• Metin Bölümü:
-.-.-
"İçtihat Metni"
...
MAHKEMESİ : Gaziantep Bölge Adliye Mahkemesi 2. Hukuk Dairesi
SAYISI : 2022/780 E., 2022/3036 K.
DAVA TARİHİ : ...
KARAR : İstinaf başvurusunun kısmen kabulü ile yeniden hüküm tesisi
İLK DERECE MAHKEMESİ : Malatya 3. Aile Mahkemesi
SAYISI : 2021/207 E., 2022/64 K.
Taraflar arasındaki boşanma davasından dolayı yapılan yargılama sonunda İlk Derece Mahkemesince davanın kabulü ile boşanma ve fer'ilerine karar verilmiştir.
Kararın davalı erkek vekili tarafından istinaf edilmesi üzerine, Bölge Adliye Mahkemesince başvurunun esastan reddine karar verilmiştir.
Bölge Adliye Mahkemesi kararı davalı erkek vekili tarafından temyiz edilmekle; kesinlik, süre, temyiz şartı ve diğer usul eksiklikleri yönünden yapılan ön inceleme sonucunda, temyiz dilekçesinin kabulüne karar verildikten ve Tetkik Hâkimi tarafından hazırlanan rapor dinlendikten sonra dosyadaki belgeler incelenip gereği düşünüldü:
I. DAVA
Davacı kadın vekili dava dilekçesinde; davalının, müvekkiline ve ortak çocuklara fiziki şiddet uyguladığını, müvekkiline ve ailesine hakaret ettiğini, aşağıladığını, ailesinin ihmal ettiğini ve ilgilenmediğini, ihtiyaçlarını karşılamadığını, ailesinin etkisi ile hareket ederek evliliklerine müdahalelerine sessiz kaldığını, pisikolojik baskı uyguladığını, ortak evi terk ettiğini, evlilik birliğinin temelinden sarsıldığını beyanla davanın kabulü ile tarafların boşanmalarına, ortak çocukların velâyetinin müvekkiline verilmesine, çocuklar lehine ayrı ayrı aylık 500,00 TL tedbir ve iştirak nafakasına, müvekkili lehine 50.000,00 TL maddî ve 50.000,00 TL manevî tazminata karar verilmesini dava ve talep etmiştir.
-.-.-
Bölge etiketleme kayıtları
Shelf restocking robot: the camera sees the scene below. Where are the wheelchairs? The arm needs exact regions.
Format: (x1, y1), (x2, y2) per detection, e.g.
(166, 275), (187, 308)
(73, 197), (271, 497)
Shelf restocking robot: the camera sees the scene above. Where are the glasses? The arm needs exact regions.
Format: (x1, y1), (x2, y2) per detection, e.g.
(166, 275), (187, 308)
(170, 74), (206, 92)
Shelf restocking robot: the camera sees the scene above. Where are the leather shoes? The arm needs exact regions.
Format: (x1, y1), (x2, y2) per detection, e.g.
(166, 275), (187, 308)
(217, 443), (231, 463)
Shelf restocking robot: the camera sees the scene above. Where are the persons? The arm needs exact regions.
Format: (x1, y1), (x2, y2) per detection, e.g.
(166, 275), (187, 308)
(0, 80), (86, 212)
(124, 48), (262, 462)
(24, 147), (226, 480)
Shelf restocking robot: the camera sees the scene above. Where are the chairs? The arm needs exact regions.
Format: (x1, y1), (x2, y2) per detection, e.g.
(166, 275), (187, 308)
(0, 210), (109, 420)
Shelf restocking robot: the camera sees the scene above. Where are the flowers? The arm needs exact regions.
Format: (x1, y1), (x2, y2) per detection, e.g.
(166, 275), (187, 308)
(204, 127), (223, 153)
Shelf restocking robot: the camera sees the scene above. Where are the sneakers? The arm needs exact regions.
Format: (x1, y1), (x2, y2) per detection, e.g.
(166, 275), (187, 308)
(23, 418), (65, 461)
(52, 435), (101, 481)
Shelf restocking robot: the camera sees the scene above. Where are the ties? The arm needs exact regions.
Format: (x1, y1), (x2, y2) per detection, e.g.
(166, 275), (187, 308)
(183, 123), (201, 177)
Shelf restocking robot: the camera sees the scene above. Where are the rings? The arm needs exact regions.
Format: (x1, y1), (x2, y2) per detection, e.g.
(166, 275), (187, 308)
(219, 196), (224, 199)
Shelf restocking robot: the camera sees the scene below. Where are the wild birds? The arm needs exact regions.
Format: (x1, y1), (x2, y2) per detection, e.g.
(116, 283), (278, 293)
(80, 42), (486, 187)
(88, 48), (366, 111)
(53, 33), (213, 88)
-.-.-
• Yönergeler:
A - Metin bölümünde "Davacı kadın vekili dava dilekçesinde" sözleriyle başlayan paragrafı, temel bilgilerini koruyarak madde işaretli bir liste biçiminde yeniden yazınız.
B - Metin bölümündeki boşanma davasına ilişkin kararı, gösterilen son cümleden itibaren sürdürünüz.
Kayıtların bu çalışmayla herhangi bir ilgisi bulunmamaktadır.

• Yanıtlar:
A -
- Davacı kadın vekili, davalının müvekkiline ve ortak çocuklara fiziksel şiddet uyguladığını ileri sürmüştür.
- Davalının müvekkiline ve ailesine hakaret ettiği, onları aşağıladığı ve psikolojik baskı uyguladığı belirtilmiştir.
- Davalının ihmalkâr ve ilgisiz davrandığı, ihtiyaçları karşılamadığı, ailesinin etkisiyle hareket ederek onların evliliğe müdahalelerine sessiz kaldığı ve ortak evi terk ettiği iddia edilmiştir.
- Evlilik birliğinin temelinden sarsıldığı öne sürülmüştür.
- Talepler: tarafların boşanması, ortak çocukların velâyetinin müvekkile verilmesi, çocukların her biri için aylık 500,00 TL tedbir ve iştirak nafakası, müvekkil lehine 50.000,00 TL maddî ve 50.000,00 TL manevî tazminat.

B -
II. CEVAP
Davalı erkek, davaya cevap vermemiştir.
III. İLK DERECE MAHKEMESİ KARARI
İlk Derece Mahkemesinin yukarıda tarih ve sayısı belirtilen kararı ile; davalının, davacıya fiziksel şiddet uyguladığı, hakaret ve tehdit içerir kelimeler kullandığı, ailesinin etkisinde kaldığı, evine bakmadığı ve evi terk ettiği, evlilik birliğinin temelinden sarsılmasında davacının kusursuz, davalının tam kusurlu olduğu gerekçesi ile davanın kabulüne, 4721 sayılı Türk Medeni Kanunu'nun (4721 sayılı Kanun) 166 ncı maddesinin birinci fıkrası gereğince tarafların boşanmalarına, ortak çocukların velâyetinin davacı anneye verilmesine, çocuklar ile davalı baba aralarında kişisel ilişki tesisine, çocuklar lehine ayrı ayrı aylık 250,00 TL tedbir, 400,00 TL iştirak nafakasına, davacı lehine 20.000,00 TL maddî ve 20.0000,00 TL manevî tazminata karar verilmiştir.
IV. İSTİNAF
A. İstinaf Yoluna Başvuranlar
İlk Derece Mahkemesinin yukarıda belirtilen kararına karşı süresi içinde davalı erkek vekili istinaf başvurusunda bulunmuştur.
B. İstinaf Sebepleri
Davalı erkek vekili, dava dilekçesi usulüne uygun tebliğ edilmediğinden müvekkilinin hukuki dinlenilme hakkının ihlal edildiğini, tanık beyanlarının yanlı olduğunu, müvekkilinin kusurunun bulunmadığını, fiziki şiddet uygulamadığını, aleyhe hükmedilen maddî ve manevî tazminatın şartlarının oluşmadığını ve miktarlarının yüksek olduğunu, kararın usul ve kanuna aykırı bulunduğunu beyanla; davanın kabulü, kusur belirlemesi, davacı lehine hükmedilen maddî ve manevî tazminat ile miktarları yönünden istinaf başvurusunda bulunmuştur.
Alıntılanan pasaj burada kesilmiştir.